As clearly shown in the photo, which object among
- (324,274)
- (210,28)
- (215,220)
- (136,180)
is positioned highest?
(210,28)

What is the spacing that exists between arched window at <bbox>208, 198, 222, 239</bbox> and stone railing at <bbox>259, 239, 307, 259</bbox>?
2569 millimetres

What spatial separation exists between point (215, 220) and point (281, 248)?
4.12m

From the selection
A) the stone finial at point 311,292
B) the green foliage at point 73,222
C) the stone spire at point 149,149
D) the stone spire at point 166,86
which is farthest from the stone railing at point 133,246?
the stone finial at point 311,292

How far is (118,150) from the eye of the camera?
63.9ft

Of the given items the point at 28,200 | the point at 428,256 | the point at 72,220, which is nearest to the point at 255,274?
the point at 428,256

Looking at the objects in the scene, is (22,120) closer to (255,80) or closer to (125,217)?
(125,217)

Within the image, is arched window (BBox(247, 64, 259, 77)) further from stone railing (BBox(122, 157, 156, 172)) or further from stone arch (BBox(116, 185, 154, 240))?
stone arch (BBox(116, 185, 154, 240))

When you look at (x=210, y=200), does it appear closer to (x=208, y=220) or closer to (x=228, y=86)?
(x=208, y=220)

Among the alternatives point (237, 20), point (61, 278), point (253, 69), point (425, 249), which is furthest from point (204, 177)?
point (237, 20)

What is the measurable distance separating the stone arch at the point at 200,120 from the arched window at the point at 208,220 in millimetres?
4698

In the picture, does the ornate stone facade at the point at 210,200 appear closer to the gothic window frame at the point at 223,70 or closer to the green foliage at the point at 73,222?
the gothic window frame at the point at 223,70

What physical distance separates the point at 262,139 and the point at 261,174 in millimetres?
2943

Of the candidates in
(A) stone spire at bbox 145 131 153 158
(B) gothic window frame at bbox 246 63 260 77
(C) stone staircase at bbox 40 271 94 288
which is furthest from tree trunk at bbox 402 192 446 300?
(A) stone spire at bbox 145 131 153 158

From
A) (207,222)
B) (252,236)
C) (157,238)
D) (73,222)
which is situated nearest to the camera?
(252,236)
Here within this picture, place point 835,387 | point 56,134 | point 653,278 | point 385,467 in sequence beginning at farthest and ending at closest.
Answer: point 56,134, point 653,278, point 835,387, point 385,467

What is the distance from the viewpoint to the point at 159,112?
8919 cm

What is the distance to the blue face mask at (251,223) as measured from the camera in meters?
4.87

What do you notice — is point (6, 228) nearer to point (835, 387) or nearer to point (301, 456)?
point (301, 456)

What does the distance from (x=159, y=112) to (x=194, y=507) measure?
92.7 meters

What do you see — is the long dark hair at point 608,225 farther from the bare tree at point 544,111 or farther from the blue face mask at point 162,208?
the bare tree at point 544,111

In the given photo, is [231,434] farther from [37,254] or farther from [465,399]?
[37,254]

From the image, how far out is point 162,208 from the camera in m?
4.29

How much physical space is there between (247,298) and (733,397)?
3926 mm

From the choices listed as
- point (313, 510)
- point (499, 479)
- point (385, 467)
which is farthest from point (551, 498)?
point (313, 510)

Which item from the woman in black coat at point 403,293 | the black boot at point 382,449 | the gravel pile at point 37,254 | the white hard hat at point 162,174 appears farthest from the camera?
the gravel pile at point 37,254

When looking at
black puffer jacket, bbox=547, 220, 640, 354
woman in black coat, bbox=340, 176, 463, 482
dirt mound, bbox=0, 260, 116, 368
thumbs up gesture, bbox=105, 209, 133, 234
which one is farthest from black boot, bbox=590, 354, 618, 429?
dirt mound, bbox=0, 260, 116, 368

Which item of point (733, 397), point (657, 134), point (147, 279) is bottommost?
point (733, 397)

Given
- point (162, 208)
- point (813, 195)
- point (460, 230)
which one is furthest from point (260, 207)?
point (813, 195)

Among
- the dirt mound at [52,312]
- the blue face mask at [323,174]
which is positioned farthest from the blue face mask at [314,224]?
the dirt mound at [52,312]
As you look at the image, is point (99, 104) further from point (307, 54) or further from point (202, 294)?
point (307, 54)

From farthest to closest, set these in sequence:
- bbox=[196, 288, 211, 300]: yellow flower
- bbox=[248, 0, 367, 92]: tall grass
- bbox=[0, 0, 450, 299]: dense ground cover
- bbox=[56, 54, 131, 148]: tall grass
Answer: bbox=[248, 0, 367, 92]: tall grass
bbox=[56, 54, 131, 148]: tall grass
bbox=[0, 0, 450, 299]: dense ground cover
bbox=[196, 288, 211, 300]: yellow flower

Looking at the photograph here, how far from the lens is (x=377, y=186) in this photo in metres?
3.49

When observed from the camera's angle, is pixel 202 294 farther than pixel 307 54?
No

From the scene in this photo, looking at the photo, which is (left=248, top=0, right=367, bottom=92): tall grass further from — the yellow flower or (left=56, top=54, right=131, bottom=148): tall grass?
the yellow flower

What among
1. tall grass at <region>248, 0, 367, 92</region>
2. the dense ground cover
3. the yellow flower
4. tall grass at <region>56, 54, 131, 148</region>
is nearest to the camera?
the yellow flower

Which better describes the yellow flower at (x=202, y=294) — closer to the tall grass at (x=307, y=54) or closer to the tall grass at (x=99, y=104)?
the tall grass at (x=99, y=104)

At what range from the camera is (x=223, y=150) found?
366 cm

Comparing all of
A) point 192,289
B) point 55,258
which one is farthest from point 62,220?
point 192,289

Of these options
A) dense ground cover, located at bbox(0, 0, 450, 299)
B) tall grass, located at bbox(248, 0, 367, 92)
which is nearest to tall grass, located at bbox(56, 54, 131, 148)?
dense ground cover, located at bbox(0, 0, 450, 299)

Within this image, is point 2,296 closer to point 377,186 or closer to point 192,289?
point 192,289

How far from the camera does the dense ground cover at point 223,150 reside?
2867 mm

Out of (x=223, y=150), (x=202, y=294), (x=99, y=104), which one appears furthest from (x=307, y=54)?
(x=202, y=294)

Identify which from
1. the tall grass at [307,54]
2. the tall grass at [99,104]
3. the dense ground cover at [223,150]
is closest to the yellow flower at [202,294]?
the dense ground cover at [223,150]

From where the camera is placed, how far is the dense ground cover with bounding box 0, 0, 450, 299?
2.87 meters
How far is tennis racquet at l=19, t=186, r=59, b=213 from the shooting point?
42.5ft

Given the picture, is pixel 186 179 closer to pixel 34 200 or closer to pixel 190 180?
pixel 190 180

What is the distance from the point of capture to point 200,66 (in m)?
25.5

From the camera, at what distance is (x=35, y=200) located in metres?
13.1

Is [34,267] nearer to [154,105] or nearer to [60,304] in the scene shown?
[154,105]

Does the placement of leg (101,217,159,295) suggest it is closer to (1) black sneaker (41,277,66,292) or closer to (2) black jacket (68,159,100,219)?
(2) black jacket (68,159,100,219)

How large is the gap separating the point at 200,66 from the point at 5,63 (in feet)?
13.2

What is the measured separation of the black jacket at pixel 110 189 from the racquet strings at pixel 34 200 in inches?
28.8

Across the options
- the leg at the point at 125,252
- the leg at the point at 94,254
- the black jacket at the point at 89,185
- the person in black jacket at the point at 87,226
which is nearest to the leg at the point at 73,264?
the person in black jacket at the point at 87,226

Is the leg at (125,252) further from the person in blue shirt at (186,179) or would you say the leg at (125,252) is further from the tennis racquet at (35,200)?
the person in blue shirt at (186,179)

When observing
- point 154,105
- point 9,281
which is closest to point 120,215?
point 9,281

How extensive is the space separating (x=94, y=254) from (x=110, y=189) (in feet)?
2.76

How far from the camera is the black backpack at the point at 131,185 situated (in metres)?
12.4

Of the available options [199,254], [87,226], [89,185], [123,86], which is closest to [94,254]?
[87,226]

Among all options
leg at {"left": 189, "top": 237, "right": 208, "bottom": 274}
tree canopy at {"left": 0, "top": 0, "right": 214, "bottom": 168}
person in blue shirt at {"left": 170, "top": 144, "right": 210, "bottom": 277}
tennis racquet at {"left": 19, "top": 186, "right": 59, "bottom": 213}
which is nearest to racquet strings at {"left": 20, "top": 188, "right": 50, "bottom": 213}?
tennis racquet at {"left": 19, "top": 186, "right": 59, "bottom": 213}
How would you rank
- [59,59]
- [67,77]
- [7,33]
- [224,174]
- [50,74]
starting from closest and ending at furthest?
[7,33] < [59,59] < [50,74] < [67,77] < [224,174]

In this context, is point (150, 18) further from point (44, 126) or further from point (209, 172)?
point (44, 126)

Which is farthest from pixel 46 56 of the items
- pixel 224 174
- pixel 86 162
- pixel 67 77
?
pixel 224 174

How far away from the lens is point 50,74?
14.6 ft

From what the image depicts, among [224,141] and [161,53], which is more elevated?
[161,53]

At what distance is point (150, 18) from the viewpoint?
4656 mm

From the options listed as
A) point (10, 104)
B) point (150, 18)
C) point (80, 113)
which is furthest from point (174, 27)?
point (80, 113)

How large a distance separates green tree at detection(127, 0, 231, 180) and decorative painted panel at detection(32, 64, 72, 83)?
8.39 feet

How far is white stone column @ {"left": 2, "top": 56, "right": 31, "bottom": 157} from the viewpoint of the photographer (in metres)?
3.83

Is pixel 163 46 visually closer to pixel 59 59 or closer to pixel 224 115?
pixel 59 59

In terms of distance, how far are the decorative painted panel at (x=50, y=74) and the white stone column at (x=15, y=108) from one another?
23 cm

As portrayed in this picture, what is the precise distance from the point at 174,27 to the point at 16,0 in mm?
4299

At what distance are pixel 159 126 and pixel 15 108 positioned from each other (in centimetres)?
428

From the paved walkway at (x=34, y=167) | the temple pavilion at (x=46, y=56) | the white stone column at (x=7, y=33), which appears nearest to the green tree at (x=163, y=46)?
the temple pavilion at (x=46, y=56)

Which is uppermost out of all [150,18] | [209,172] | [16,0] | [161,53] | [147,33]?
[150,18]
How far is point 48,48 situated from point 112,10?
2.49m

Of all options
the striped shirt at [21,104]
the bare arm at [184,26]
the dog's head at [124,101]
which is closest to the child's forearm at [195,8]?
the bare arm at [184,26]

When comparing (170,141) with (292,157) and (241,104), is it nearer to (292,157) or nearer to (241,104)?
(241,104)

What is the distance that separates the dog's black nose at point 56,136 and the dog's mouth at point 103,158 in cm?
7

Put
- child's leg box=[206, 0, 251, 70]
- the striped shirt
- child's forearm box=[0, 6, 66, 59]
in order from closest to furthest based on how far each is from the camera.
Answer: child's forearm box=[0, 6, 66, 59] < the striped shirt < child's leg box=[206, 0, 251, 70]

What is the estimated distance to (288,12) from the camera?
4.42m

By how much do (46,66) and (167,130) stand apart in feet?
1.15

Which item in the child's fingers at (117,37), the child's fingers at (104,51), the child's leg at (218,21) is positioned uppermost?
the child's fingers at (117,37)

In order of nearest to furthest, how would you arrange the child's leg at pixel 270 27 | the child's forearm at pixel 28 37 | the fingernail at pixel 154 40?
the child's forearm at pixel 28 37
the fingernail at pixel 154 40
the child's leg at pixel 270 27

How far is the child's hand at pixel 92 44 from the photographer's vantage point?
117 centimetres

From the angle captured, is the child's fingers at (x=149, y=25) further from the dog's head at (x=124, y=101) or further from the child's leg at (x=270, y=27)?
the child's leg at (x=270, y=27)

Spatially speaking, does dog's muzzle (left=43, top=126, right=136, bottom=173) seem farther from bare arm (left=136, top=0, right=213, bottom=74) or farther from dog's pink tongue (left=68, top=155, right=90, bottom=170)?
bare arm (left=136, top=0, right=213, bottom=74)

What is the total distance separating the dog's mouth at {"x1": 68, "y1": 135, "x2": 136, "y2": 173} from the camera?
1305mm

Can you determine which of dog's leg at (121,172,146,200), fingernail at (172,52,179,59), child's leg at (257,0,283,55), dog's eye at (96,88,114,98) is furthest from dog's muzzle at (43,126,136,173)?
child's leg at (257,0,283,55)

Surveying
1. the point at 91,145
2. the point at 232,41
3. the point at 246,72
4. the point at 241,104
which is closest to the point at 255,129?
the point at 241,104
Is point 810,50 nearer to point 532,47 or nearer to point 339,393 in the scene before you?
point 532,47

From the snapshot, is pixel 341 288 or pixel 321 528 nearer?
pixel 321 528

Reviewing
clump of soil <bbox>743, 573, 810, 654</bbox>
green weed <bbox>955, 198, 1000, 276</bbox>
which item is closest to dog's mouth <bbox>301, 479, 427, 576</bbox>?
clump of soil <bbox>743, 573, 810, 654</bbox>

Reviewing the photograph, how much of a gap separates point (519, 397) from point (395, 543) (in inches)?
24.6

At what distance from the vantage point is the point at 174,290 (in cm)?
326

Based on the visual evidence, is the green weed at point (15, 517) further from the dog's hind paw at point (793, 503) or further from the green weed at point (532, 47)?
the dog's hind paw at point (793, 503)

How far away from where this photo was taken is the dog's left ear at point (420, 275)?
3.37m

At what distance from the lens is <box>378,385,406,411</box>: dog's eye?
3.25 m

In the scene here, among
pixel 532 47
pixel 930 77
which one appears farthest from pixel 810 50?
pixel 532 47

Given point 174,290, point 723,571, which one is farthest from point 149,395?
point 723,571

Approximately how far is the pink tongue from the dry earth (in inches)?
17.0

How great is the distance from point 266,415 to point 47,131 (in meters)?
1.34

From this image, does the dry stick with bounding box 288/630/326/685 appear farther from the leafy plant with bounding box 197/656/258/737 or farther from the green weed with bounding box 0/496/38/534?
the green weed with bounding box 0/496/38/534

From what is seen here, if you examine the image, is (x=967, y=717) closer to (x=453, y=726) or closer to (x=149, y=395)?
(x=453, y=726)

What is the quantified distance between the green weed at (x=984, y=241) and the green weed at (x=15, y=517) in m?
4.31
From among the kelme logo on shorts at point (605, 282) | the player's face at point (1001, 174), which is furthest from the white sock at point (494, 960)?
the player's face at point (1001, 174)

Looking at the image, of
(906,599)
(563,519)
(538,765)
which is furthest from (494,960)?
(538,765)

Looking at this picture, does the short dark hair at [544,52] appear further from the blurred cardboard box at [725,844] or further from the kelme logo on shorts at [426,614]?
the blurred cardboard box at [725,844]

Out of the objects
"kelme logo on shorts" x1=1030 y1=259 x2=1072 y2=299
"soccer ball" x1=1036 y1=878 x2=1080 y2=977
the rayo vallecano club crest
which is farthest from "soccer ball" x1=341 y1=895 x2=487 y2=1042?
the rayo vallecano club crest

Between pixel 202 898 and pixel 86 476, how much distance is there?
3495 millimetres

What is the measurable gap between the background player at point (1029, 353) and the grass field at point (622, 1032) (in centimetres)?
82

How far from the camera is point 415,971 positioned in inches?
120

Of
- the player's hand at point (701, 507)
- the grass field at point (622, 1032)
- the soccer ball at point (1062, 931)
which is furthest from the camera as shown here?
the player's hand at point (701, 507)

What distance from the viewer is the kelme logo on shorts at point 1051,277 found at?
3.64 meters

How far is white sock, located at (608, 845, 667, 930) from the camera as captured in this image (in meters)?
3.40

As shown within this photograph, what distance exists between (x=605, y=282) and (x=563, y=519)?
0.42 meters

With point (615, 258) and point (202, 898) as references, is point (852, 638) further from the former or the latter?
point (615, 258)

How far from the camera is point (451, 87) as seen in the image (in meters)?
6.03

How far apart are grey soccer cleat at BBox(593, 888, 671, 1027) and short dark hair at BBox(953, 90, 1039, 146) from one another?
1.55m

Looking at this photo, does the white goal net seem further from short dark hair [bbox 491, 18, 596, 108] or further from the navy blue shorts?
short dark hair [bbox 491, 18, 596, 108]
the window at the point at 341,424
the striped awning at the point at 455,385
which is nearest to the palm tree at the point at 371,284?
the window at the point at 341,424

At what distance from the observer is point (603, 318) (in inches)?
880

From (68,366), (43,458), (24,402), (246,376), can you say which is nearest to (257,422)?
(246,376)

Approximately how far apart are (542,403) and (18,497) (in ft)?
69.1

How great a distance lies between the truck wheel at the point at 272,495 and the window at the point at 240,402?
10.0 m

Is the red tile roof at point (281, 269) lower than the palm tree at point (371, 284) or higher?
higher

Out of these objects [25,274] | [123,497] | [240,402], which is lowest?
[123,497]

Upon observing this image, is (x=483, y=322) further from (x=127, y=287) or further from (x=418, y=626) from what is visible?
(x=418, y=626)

:: EXERCISE BRIEF ::
Quote verbatim the line containing "Approximately how far apart" and every line after it through the end of the records above.

:: RESULT OF THE TASK ::
Approximately how far apart are (542,403) and (18,497) (in ft)?
69.1

How great a distance lies between the truck wheel at the point at 272,495 and the window at the point at 240,402?
10.0 m

Is the red tile roof at point (281, 269) lower than the palm tree at point (371, 284) or higher?
higher

Out of these objects [25,274] | [123,497] | [240,402], which is lowest?
[123,497]

Upon observing this image, is (x=483, y=322) further from (x=127, y=287) or further from (x=418, y=626) from what is visible?
(x=418, y=626)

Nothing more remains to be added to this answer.